Names were important in ancient times because they revealed something of the character of the person. God had not revealed his self-existent nature that the word “Yahweh” depicts: The great I Am. He is! Yahweh—he who needs no apparatus to support his being. God explained this to Moses but not to Adam or Abraham. In fact, Abraham was quick to prepare lunch for Yahweh and his two companions as if Yahweh needed the food, (Gen 18).
God’s name is “I Am”. In the third person it's Yahweh - “He who is”.
“To be, or not to be, that is the question" wrote Shakespeare and he was correct. God is.

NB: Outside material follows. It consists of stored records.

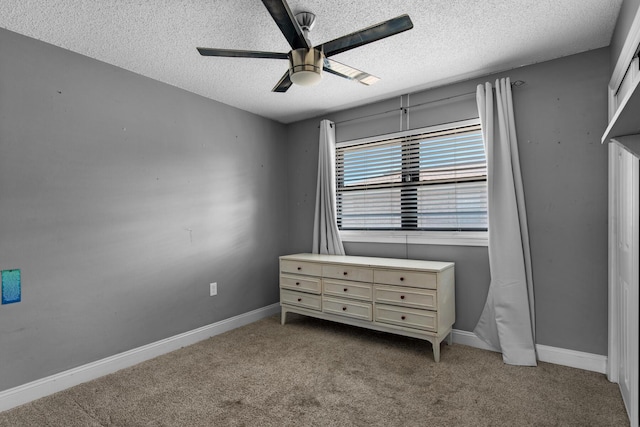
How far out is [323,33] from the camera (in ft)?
7.13

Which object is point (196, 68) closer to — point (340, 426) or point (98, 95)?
point (98, 95)

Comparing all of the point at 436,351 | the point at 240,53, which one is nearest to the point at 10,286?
the point at 240,53

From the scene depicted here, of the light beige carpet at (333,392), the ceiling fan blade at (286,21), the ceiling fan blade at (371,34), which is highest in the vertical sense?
the ceiling fan blade at (286,21)

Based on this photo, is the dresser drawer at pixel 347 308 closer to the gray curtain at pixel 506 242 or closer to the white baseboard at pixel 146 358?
the white baseboard at pixel 146 358

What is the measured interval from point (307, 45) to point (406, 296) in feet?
6.51

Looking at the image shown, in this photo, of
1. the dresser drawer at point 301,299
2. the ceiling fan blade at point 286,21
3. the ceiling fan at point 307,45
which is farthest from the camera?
the dresser drawer at point 301,299

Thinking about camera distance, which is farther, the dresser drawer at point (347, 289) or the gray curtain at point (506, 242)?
the dresser drawer at point (347, 289)

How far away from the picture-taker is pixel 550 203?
2.56 metres

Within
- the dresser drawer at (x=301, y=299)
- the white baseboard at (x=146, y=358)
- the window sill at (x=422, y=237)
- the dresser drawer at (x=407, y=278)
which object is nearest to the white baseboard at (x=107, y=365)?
the white baseboard at (x=146, y=358)

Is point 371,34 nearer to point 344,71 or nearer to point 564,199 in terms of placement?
point 344,71

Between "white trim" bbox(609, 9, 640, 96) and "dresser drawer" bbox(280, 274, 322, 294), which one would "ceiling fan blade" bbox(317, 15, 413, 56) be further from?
"dresser drawer" bbox(280, 274, 322, 294)

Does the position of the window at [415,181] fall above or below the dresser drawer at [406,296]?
above

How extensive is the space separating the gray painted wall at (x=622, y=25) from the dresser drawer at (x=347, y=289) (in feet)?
7.63

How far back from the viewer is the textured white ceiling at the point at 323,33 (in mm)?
1913
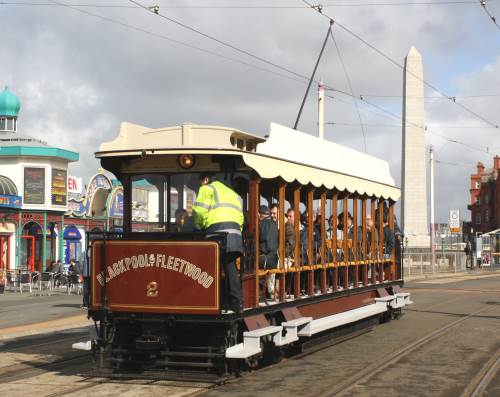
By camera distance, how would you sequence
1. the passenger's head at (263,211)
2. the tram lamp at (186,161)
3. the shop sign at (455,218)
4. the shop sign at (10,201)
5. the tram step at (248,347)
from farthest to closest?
the shop sign at (455,218) < the shop sign at (10,201) < the passenger's head at (263,211) < the tram lamp at (186,161) < the tram step at (248,347)

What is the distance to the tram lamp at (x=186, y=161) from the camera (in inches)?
408

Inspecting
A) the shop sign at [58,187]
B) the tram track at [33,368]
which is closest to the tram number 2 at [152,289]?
the tram track at [33,368]

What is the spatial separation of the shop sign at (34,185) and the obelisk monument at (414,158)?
18632 mm

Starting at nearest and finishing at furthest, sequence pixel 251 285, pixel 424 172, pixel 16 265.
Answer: pixel 251 285 → pixel 16 265 → pixel 424 172

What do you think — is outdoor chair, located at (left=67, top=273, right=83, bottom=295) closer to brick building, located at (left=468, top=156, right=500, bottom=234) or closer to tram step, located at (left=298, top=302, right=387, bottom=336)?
tram step, located at (left=298, top=302, right=387, bottom=336)

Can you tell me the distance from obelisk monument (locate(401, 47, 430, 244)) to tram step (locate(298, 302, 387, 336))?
29370 mm

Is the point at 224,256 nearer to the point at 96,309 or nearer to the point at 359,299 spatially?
the point at 96,309

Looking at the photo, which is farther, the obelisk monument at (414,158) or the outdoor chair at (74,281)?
the obelisk monument at (414,158)

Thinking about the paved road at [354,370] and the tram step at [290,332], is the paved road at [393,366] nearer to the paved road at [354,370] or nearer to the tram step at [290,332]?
the paved road at [354,370]

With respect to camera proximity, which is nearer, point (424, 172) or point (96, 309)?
point (96, 309)

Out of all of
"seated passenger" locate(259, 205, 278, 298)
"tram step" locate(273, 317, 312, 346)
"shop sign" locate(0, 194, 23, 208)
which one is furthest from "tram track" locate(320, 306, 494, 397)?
"shop sign" locate(0, 194, 23, 208)

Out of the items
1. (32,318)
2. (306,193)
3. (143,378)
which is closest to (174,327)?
(143,378)

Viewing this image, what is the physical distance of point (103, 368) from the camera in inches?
408

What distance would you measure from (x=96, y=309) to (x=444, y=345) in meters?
5.83
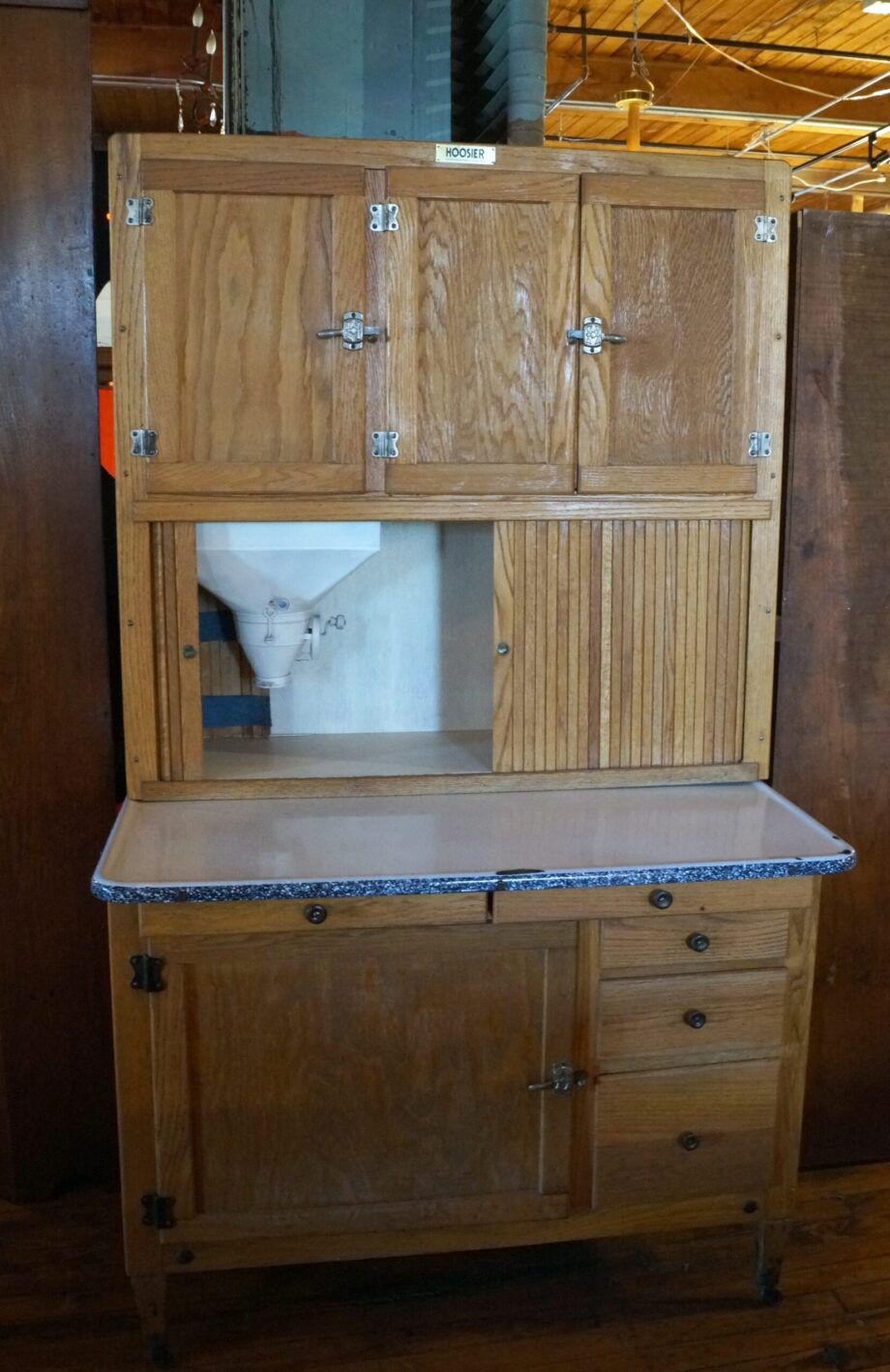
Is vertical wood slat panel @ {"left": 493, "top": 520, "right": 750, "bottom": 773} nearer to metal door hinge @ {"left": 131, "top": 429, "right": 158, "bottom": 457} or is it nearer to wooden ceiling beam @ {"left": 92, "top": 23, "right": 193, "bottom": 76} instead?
metal door hinge @ {"left": 131, "top": 429, "right": 158, "bottom": 457}

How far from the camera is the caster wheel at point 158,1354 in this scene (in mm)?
1937

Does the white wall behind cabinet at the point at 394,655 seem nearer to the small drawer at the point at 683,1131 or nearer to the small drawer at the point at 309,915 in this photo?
the small drawer at the point at 309,915

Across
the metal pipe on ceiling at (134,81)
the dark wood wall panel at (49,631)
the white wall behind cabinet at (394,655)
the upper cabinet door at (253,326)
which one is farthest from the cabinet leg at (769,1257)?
the metal pipe on ceiling at (134,81)

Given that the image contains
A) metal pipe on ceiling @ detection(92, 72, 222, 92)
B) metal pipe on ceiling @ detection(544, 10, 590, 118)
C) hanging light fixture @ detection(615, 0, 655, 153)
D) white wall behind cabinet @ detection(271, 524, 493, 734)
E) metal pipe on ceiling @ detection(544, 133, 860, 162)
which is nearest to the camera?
white wall behind cabinet @ detection(271, 524, 493, 734)

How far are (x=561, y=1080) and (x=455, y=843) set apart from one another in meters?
0.41

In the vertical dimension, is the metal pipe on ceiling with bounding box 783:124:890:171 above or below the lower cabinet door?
above

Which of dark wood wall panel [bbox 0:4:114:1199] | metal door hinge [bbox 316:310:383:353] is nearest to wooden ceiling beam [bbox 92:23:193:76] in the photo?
dark wood wall panel [bbox 0:4:114:1199]

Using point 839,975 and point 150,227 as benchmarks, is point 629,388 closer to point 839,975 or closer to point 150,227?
point 150,227

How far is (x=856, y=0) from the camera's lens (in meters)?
4.81

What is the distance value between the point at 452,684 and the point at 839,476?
0.87 metres

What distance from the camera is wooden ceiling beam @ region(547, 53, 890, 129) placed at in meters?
5.42

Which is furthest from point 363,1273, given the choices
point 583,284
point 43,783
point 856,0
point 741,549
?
point 856,0

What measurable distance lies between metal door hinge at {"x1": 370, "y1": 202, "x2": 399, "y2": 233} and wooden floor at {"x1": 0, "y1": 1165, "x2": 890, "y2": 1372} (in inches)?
71.4

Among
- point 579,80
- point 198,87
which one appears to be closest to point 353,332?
point 198,87
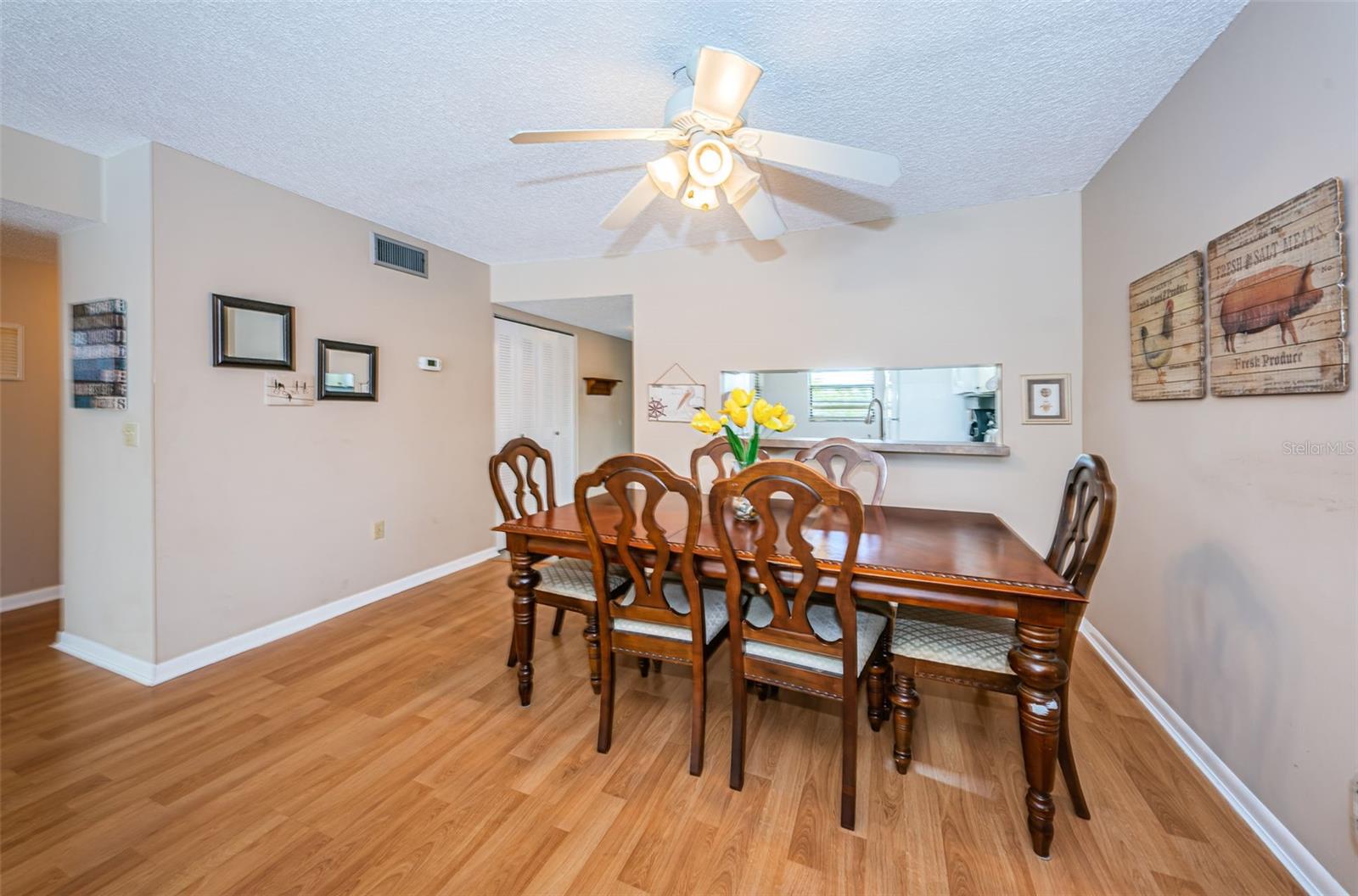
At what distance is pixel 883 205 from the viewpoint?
2918mm

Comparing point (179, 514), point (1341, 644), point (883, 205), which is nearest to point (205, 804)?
point (179, 514)

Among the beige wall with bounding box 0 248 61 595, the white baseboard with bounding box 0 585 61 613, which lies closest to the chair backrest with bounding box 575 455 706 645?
the beige wall with bounding box 0 248 61 595

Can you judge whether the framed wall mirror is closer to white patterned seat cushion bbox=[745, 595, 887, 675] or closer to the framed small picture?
the framed small picture

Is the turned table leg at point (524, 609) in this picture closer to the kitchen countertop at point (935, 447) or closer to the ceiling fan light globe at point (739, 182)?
the kitchen countertop at point (935, 447)

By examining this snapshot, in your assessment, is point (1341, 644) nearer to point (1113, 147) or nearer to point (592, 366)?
point (1113, 147)

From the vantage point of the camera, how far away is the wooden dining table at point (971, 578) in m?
1.35

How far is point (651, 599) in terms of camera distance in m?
1.74

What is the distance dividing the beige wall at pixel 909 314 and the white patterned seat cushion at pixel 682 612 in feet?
5.62

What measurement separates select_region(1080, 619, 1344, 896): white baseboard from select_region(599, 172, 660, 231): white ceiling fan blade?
2704mm

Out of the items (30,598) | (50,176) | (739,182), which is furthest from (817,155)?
(30,598)

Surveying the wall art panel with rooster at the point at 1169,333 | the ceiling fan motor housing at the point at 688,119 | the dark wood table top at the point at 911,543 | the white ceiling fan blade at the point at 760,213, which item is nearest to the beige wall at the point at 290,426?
the dark wood table top at the point at 911,543

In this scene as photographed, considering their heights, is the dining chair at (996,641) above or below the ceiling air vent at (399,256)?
below

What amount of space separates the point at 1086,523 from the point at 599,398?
473 centimetres

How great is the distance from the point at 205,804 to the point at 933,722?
2.53 metres
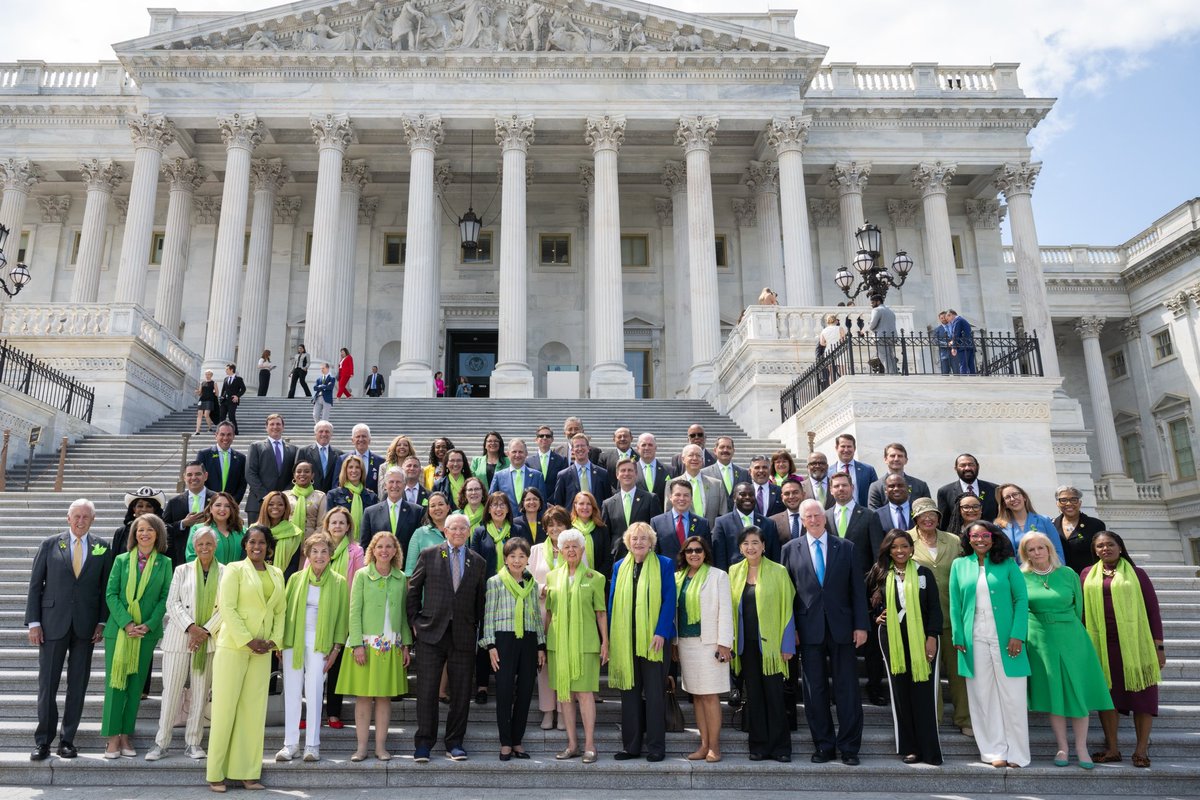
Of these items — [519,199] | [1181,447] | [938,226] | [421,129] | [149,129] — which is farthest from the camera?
[1181,447]

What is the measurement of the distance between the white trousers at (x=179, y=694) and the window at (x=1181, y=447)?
133 ft

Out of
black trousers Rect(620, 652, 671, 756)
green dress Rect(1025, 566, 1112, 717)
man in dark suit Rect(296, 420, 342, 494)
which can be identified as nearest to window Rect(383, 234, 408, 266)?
man in dark suit Rect(296, 420, 342, 494)

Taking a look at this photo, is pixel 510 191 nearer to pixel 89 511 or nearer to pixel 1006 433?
pixel 1006 433

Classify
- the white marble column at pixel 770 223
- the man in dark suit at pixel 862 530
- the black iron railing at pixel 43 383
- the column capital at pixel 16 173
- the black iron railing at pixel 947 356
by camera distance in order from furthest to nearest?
1. the white marble column at pixel 770 223
2. the column capital at pixel 16 173
3. the black iron railing at pixel 43 383
4. the black iron railing at pixel 947 356
5. the man in dark suit at pixel 862 530

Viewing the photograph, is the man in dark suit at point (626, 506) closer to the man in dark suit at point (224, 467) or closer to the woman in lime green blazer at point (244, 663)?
the woman in lime green blazer at point (244, 663)

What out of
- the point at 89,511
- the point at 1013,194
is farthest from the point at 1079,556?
the point at 1013,194

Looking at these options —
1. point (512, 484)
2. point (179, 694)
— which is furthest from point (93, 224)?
point (179, 694)

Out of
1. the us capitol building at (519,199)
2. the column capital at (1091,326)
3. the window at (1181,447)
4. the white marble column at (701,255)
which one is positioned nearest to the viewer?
the white marble column at (701,255)

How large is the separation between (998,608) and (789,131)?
23226 millimetres

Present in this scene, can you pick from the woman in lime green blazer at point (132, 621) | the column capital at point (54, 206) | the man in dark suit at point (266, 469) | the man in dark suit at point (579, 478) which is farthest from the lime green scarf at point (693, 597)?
the column capital at point (54, 206)

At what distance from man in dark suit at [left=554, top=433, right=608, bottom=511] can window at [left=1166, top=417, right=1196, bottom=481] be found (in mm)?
36311

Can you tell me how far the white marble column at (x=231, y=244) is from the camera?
Result: 25422 millimetres

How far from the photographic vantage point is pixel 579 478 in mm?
9484

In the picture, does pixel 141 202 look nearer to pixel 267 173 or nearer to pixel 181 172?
pixel 181 172
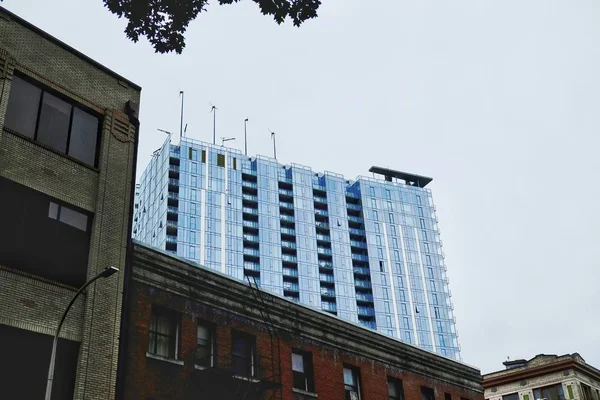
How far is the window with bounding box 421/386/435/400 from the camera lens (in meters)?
36.2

He always was and he always will be. "To be" means "we are", therefore we have the title human "being" - "to be". There was a time when we “were not”.
God is also "being", but there was never a time when he "was not". He needs no material mechanism or spiritual supplement to sustain his "being". We are beings because of his being - "In him we live and move and have our being" (Acts 17:28).
"I am the Alpha and the Omega," says the Lord God, "who is, and who was, and who is to come” (Rev 1:8).
In the Lord’s prayer we say, “Our Father who are in heaven, hallowed be thy name”. Notice the two words “who are” - in English that's the way we express the verb "to be" in second person singular: "You who are" - "Our Father who are."
In first person the verb "to be" is conjugated as "I am", in second person it's "you are", in third person it's "He who is". Whatever person we express it in that’s God's name and why we should hallow it.
Jesus said, “I have made Your name known to them” (John 17:26).
The gradual process of knowing God begins in Chapters 1 and 2 of Genesis.